━━━ DATASET EXCERPTS ━━━
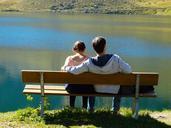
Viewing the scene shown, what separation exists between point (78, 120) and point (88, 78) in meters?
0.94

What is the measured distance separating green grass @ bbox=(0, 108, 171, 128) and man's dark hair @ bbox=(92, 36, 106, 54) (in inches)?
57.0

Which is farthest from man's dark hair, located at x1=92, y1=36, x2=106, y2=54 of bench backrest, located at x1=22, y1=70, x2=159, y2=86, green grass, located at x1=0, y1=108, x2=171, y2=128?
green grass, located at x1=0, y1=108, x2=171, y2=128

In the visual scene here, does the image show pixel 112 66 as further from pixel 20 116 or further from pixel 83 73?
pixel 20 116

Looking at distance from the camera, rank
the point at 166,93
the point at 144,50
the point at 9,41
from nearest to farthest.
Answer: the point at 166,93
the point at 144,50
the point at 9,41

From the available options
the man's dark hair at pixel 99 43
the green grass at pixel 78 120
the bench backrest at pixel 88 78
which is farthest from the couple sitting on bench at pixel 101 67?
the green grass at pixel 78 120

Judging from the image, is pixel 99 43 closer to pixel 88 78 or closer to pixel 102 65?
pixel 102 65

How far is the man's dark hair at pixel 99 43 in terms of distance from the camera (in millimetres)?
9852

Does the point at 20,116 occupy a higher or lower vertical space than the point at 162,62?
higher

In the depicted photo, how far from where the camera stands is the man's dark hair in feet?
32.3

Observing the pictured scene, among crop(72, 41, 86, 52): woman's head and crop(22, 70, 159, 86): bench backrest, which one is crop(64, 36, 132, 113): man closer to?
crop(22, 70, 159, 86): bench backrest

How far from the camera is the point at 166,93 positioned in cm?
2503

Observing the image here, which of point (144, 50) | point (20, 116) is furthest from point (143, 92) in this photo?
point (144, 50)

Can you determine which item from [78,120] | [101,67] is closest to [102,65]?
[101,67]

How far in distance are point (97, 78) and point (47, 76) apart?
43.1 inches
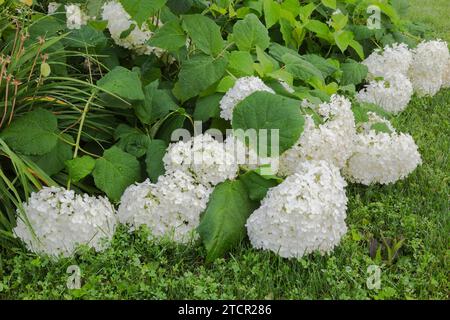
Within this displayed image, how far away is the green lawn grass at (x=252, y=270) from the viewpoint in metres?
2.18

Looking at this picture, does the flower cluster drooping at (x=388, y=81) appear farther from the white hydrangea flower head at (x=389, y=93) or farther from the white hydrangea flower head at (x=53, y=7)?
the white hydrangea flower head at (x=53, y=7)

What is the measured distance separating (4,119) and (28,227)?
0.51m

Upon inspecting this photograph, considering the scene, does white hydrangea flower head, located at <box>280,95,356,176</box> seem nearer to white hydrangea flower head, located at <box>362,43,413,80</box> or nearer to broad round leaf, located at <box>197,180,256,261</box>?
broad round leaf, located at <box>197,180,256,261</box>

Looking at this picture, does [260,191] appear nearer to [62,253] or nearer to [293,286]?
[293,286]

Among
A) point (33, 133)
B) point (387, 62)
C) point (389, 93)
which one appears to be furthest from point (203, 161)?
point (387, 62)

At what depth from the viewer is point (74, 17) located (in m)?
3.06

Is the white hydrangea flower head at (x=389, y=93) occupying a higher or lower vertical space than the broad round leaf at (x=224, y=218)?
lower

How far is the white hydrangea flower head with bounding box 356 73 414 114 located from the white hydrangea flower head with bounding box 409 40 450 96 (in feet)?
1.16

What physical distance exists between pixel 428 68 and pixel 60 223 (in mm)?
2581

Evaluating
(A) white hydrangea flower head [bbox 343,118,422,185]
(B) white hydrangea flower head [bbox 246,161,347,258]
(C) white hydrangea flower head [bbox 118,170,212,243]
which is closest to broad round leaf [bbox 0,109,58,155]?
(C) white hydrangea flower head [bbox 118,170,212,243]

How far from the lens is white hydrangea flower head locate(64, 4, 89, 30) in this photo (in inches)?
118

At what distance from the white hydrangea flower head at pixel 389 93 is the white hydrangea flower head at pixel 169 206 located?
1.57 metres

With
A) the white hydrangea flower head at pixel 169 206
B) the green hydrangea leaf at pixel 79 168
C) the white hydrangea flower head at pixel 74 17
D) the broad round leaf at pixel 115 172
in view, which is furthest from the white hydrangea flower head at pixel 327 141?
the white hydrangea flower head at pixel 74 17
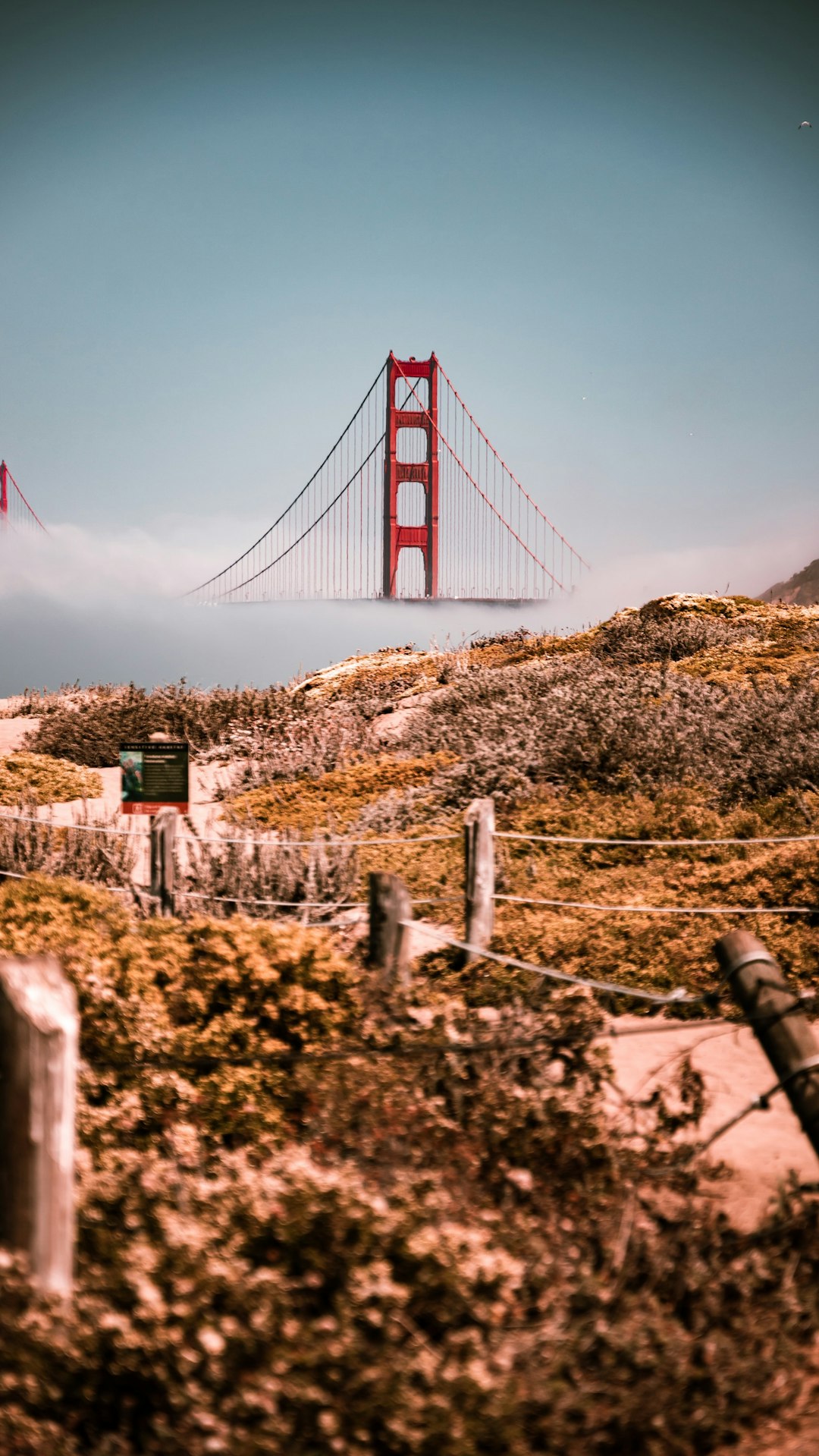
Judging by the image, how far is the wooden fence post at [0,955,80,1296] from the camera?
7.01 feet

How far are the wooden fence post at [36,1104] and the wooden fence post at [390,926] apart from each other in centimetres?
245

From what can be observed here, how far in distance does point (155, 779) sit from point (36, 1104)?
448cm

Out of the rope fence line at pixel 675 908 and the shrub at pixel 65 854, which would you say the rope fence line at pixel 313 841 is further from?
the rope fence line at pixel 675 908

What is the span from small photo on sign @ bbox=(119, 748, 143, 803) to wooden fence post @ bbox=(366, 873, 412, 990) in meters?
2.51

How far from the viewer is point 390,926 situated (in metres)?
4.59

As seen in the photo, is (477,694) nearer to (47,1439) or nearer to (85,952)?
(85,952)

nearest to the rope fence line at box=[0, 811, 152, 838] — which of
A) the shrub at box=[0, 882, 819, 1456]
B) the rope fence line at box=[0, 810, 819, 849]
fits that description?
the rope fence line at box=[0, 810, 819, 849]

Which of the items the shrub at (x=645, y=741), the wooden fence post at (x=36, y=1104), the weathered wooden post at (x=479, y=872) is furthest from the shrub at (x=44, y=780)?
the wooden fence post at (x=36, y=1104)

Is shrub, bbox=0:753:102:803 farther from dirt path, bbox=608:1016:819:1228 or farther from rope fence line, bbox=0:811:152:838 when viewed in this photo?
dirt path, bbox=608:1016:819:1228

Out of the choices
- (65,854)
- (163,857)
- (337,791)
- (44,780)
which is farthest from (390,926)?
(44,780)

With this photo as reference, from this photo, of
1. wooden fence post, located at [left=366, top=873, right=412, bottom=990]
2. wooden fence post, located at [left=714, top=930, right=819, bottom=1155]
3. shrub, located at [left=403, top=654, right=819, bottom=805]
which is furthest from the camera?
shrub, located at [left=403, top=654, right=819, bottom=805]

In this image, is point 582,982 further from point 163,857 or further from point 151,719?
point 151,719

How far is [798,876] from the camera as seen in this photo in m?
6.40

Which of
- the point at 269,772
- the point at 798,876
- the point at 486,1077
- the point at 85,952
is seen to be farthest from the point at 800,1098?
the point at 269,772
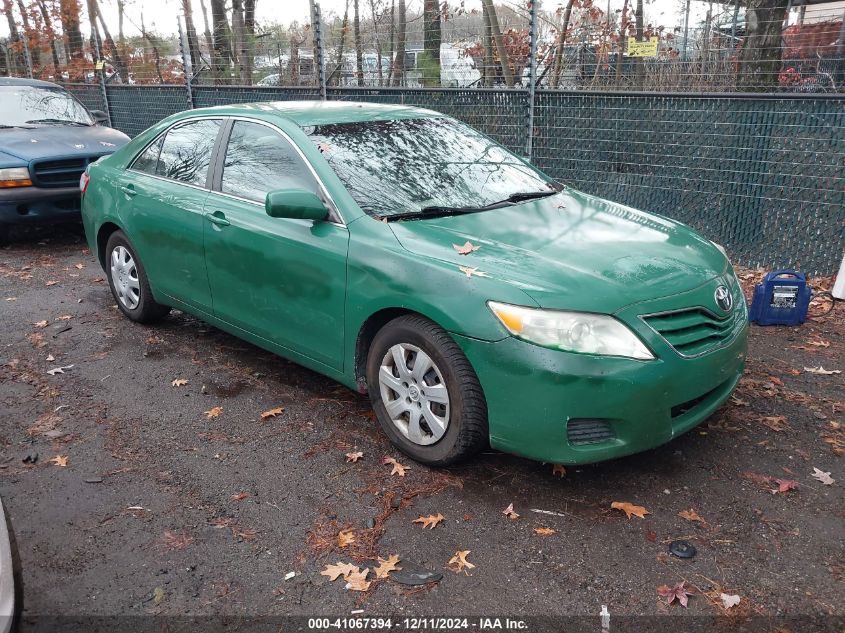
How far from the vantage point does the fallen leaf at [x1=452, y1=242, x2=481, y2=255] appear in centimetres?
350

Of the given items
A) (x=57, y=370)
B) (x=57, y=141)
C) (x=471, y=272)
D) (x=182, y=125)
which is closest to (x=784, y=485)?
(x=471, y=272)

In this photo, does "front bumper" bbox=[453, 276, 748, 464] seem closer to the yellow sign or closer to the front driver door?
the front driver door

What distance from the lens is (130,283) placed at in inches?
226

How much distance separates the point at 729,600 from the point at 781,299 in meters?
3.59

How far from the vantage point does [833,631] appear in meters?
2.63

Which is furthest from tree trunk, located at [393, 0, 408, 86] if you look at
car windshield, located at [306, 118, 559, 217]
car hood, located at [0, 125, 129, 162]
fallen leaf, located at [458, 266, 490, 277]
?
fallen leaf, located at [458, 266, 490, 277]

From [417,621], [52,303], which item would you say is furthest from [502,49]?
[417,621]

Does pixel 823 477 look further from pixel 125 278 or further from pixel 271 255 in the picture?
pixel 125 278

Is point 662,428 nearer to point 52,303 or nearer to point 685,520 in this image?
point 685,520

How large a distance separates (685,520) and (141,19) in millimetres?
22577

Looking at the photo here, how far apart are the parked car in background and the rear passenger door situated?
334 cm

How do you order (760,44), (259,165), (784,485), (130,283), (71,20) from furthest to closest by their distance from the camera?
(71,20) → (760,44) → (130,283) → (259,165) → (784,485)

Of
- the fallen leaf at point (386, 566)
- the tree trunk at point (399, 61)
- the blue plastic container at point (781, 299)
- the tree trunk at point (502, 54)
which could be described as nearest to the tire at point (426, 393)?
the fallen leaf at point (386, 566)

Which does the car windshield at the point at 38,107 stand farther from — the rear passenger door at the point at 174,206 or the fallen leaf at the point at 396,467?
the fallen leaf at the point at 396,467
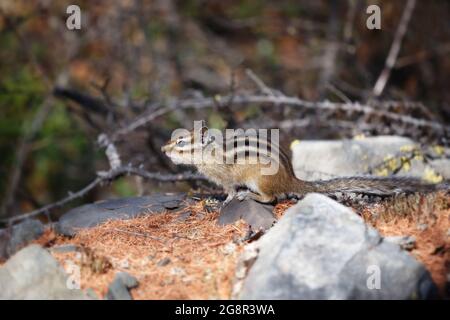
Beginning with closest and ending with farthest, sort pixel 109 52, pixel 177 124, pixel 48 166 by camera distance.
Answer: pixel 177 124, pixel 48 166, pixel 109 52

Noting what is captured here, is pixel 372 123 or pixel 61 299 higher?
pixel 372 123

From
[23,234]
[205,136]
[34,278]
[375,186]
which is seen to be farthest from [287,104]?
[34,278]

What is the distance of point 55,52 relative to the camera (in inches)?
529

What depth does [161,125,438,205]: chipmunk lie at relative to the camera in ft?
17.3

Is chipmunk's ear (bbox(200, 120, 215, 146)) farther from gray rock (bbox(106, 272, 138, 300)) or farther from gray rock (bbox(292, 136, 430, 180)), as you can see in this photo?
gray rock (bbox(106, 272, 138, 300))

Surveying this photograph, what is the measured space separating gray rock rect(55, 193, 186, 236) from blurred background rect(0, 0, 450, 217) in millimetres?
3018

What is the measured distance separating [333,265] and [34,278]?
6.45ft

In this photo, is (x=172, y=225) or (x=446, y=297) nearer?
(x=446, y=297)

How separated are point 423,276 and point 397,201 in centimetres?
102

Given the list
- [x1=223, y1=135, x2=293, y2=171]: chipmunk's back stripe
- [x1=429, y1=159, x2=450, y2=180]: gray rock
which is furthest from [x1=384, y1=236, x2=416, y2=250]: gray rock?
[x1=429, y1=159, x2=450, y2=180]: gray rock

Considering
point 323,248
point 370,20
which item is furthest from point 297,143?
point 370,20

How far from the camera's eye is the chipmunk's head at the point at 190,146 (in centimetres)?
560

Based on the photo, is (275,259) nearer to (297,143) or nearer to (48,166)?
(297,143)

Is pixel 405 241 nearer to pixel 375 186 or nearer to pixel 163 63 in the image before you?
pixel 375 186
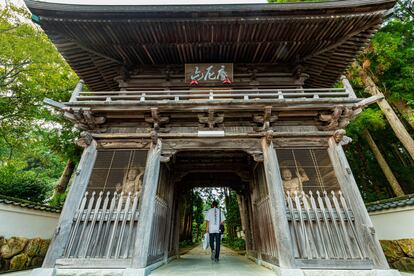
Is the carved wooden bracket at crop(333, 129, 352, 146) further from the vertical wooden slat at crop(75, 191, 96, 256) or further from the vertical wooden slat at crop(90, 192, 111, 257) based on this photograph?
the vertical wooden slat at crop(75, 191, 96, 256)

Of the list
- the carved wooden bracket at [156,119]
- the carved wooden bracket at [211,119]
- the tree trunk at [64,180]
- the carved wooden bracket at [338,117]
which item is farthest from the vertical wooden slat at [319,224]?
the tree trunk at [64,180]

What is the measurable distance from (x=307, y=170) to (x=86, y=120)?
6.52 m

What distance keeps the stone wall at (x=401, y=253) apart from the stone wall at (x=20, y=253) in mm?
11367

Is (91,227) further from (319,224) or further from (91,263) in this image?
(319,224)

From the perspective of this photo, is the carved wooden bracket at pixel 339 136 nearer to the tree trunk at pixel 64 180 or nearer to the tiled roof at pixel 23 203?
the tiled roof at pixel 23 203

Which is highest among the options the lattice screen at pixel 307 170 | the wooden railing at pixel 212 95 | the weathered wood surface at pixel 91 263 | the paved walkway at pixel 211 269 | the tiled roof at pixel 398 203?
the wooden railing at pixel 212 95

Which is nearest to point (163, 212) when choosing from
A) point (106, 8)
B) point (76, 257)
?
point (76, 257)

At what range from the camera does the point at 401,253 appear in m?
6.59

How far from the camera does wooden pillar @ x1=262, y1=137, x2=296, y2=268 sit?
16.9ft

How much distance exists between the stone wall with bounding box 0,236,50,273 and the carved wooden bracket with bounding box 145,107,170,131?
━━━
**WHAT THE TASK ASKS**. Give again, word for word, every line from the one holding "Of the list" to the end of the data.

**EXERCISE RESULT**.
Of the list
- the carved wooden bracket at [156,119]
- the carved wooden bracket at [211,119]
- the tree trunk at [64,180]
- the carved wooden bracket at [338,117]
which item is farthest from the vertical wooden slat at [319,224]?
the tree trunk at [64,180]

What is the measurable distance from (x=307, y=170) to (x=86, y=120)?
6.52 m

What distance keeps the stone wall at (x=401, y=253) apart from the stone wall at (x=20, y=253) in mm?
11367

Is (91,227) further from (319,224) or further from (91,263) in this image?
(319,224)

From the perspective of this photo, is the carved wooden bracket at pixel 339 136 nearer to the tree trunk at pixel 64 180 or nearer to the tiled roof at pixel 23 203?
the tiled roof at pixel 23 203

Which is highest among the options the lattice screen at pixel 307 170 | the wooden railing at pixel 212 95 | the weathered wood surface at pixel 91 263 | the paved walkway at pixel 211 269 | the tiled roof at pixel 398 203?
the wooden railing at pixel 212 95

Which is nearest to point (163, 212) when choosing from
A) point (106, 8)
B) point (76, 257)
?
point (76, 257)

At what range from the camera does the point at 401,253 appear in m?
6.59

How far from the camera does wooden pillar @ x1=262, y1=137, x2=296, y2=268 sit?
16.9ft

How much distance exists between the stone wall with bounding box 0,236,50,273 and the carved wooden bracket with bounding box 145,107,170,131?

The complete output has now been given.